うなぎ釣りの文章の「はじめに:夏の夜の冒険へ!天然うなぎを釣るという最高の贅沢」から「夜の冒険へと出かけましょう。」までを、両端も含めて一字一句そのまま打ち直してもらえますか?

● **抜粋箇所**
------------------------------------------------------------------------

はじめに:夏の夜の冒険へ!天然うなぎを釣るという最高の贅沢

夏の夜、涼しい川辺に立ち、静寂の中で竿先を見つめる。聞こえるのは川のせせらぎと虫の音だけ。その静寂を破り、竿先の鈴がけたたましく鳴り響く瞬間――。これこそが、うなぎ釣りの醍醐味です。
うなぎ釣りは、ただ魚を釣るという行為以上の、一つの冒険と言えるでしょう。日中の喧騒から離れ、夜の自然と一体になる特別な時間。そして、その先には、自分で釣り上げた「天然うなぎ」を味わうという、この上ない贅沢が待っています。スーパーで手に入る養殖うなぎとは一線を画す、身の締まりと風味豊かな味わいは、一度体験すれば忘れられない感動を与えてくれます。
高級魚として知られるうなぎですが、実は私たちの身近な川にも生息しており、東京の河川でさえ、初心者でも十分に釣ることが可能です。この記事では、これからうなぎ釣りを始めてみたいという初心者の方に向けて、必要な知識と技術のすべてを、順を追って丁寧に解説していきます。時期や場所の選び方から、具体的な釣り方、そして釣った後の捌き方まで、この記事一本でうなぎ釣りの全てがわかる「完全ガイド」です。さあ、一緒に夏の夜の冒険へと出かけましょう。
うなぎ釣りはいつがベスト?釣果を左右する時期とタイミング

うなぎ釣りの成功は、「いつ、どんな状況で釣るか」に大きく左右されます。うなぎの生態を理解し、最も活動的になるタイミングを狙うことが、釣果への一番の近道です。

------------------------------------------------------------------------

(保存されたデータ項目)
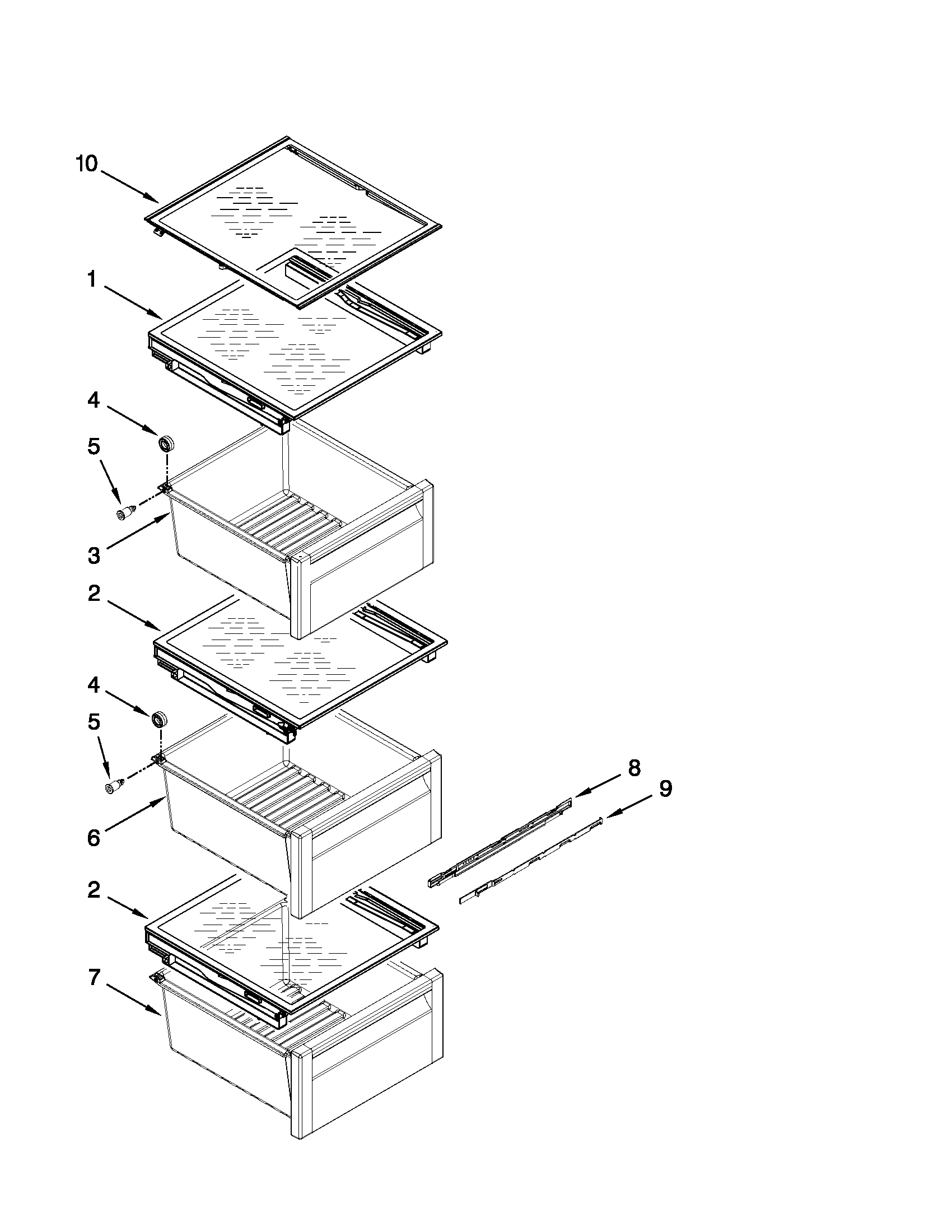 10
1
4
5
3
2
4
5
8
9
6
2
7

------------------------------------------------------------------------

● **結果**
はじめに:夏の夜の冒険へ!天然うなぎを釣るという最高の贅沢

夏の夜、涼しい川辺に立ち、静寂の中で竿先を見つめる。聞こえるのは川のせせらぎと虫の音だけ。その静寂を破り、竿先の鈴がけたたましく鳴り響く瞬間――。これこそが、うなぎ釣りの醍醐味です。
うなぎ釣りは、ただ魚を釣るという行為以上の、一つの冒険と言えるでしょう。日中の喧騒から離れ、夜の自然と一体になる特別な時間。そして、その先には、自分で釣り上げた「天然うなぎ」を味わうという、この上ない贅沢が待っています。スーパーで手に入る養殖うなぎとは一線を画す、身の締まりと風味豊かな味わいは、一度体験すれば忘れられない感動を与えてくれます。
高級魚として知られるうなぎですが、実は私たちの身近な川にも生息しており、東京の河川でさえ、初心者でも十分に釣ることが可能です。この記事では、これからうなぎ釣りを始めてみたいという初心者の方に向けて、必要な知識と技術のすべてを、順を追って丁寧に解説していきます。時期や場所の選び方から、具体的な釣り方、そして釣った後の捌き方まで、この記事一本でうなぎ釣りの全てがわかる「完全ガイド」です。さあ、一緒に夏の夜の冒険へと出かけましょう。